_STATED TASK_
Count the lines in the rows below that contain the string "fill". Reply with the number only.

[Collected data]
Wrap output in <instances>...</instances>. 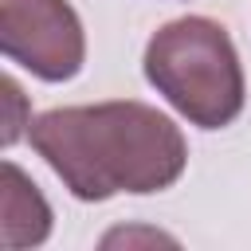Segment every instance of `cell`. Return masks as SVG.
<instances>
[{
    "label": "cell",
    "mask_w": 251,
    "mask_h": 251,
    "mask_svg": "<svg viewBox=\"0 0 251 251\" xmlns=\"http://www.w3.org/2000/svg\"><path fill=\"white\" fill-rule=\"evenodd\" d=\"M27 141L71 188V196L86 204L118 192H165L188 165L180 126L157 106L133 98L55 106L27 126Z\"/></svg>",
    "instance_id": "cell-1"
},
{
    "label": "cell",
    "mask_w": 251,
    "mask_h": 251,
    "mask_svg": "<svg viewBox=\"0 0 251 251\" xmlns=\"http://www.w3.org/2000/svg\"><path fill=\"white\" fill-rule=\"evenodd\" d=\"M141 67L149 86L200 129H224L243 114L247 82L239 51L227 27L208 16L161 24L145 43Z\"/></svg>",
    "instance_id": "cell-2"
},
{
    "label": "cell",
    "mask_w": 251,
    "mask_h": 251,
    "mask_svg": "<svg viewBox=\"0 0 251 251\" xmlns=\"http://www.w3.org/2000/svg\"><path fill=\"white\" fill-rule=\"evenodd\" d=\"M0 51L43 82H67L86 63V31L67 0H0Z\"/></svg>",
    "instance_id": "cell-3"
},
{
    "label": "cell",
    "mask_w": 251,
    "mask_h": 251,
    "mask_svg": "<svg viewBox=\"0 0 251 251\" xmlns=\"http://www.w3.org/2000/svg\"><path fill=\"white\" fill-rule=\"evenodd\" d=\"M47 235H51V208L43 192L16 161H4V247L12 251L35 247Z\"/></svg>",
    "instance_id": "cell-4"
},
{
    "label": "cell",
    "mask_w": 251,
    "mask_h": 251,
    "mask_svg": "<svg viewBox=\"0 0 251 251\" xmlns=\"http://www.w3.org/2000/svg\"><path fill=\"white\" fill-rule=\"evenodd\" d=\"M4 102H8V129H4V145H16L20 141V118H16V110L24 106V90L16 86V78H4Z\"/></svg>",
    "instance_id": "cell-5"
}]
</instances>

_EXERCISE RESULT_
5